**Data to process**:
━━━━━━━━━━━━━━━━
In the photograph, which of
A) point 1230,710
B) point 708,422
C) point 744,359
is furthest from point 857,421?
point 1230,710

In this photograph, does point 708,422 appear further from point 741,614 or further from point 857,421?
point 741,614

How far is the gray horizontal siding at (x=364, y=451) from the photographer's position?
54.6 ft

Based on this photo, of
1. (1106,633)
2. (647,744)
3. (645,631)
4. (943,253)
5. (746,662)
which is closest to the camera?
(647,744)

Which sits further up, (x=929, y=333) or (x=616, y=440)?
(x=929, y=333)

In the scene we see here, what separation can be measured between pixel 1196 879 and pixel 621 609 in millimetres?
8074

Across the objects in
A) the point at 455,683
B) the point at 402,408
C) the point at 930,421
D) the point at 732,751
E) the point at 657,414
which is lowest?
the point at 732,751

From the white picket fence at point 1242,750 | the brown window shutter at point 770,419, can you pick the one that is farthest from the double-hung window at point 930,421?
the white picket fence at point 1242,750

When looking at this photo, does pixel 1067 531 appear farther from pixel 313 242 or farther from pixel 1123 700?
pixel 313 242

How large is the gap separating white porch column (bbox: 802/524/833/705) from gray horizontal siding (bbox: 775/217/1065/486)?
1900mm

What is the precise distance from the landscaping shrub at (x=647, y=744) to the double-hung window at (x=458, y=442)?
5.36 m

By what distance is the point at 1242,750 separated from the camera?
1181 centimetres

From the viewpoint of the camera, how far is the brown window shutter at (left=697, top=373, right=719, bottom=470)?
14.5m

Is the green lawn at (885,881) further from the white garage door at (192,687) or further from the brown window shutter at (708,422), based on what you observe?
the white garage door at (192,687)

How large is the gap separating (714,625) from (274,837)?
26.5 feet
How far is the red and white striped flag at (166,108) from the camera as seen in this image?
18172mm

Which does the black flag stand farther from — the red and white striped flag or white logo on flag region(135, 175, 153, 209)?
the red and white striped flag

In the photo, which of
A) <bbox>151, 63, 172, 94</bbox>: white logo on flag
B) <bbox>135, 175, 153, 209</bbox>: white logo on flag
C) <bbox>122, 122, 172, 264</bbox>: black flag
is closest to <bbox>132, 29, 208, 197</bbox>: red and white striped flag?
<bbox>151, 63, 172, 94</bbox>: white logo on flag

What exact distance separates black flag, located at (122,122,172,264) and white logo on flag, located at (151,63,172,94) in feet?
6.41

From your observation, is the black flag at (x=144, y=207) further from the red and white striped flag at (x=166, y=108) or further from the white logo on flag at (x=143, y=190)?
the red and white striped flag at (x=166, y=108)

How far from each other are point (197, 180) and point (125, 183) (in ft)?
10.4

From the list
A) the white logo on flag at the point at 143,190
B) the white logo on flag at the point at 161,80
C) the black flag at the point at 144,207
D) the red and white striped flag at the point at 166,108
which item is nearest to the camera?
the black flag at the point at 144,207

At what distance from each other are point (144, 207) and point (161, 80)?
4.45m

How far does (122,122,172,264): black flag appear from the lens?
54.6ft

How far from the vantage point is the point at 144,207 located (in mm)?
━━━━━━━━━━━━━━━━
Write out only what runs from the line holding "How far is the red" through the last line of the records, exactly as shown.

How far is the red and white striped flag at (166,108) from the camera as seen in this image?
18172mm

Which does the black flag stand farther from — the red and white striped flag or white logo on flag region(135, 175, 153, 209)?
the red and white striped flag

In the photo, which of
A) <bbox>151, 63, 172, 94</bbox>: white logo on flag
B) <bbox>135, 175, 153, 209</bbox>: white logo on flag
C) <bbox>122, 122, 172, 264</bbox>: black flag
is closest to <bbox>132, 29, 208, 197</bbox>: red and white striped flag?
<bbox>151, 63, 172, 94</bbox>: white logo on flag

What exact distance separates black flag, located at (122,122,172,264) and white logo on flag, located at (151,63,172,94) in feet?
6.41

From your observation, is the black flag at (x=144, y=207) further from the red and white striped flag at (x=166, y=108) or further from the white logo on flag at (x=143, y=190)?
the red and white striped flag at (x=166, y=108)

How far from each other are point (197, 180) and point (125, 183) (in ft)?
10.4

From the list
A) the white logo on flag at the point at 143,190
B) the white logo on flag at the point at 161,80
C) the black flag at the point at 144,207
D) the red and white striped flag at the point at 166,108
which item is nearest to the camera?
the black flag at the point at 144,207

At what distance from each other are point (144, 207) and point (161, 80)?
4.45m

How far does (122,122,172,264): black flag appear from the lens?
54.6ft

How far from the vantage point is the point at 144,207 located (in mm)?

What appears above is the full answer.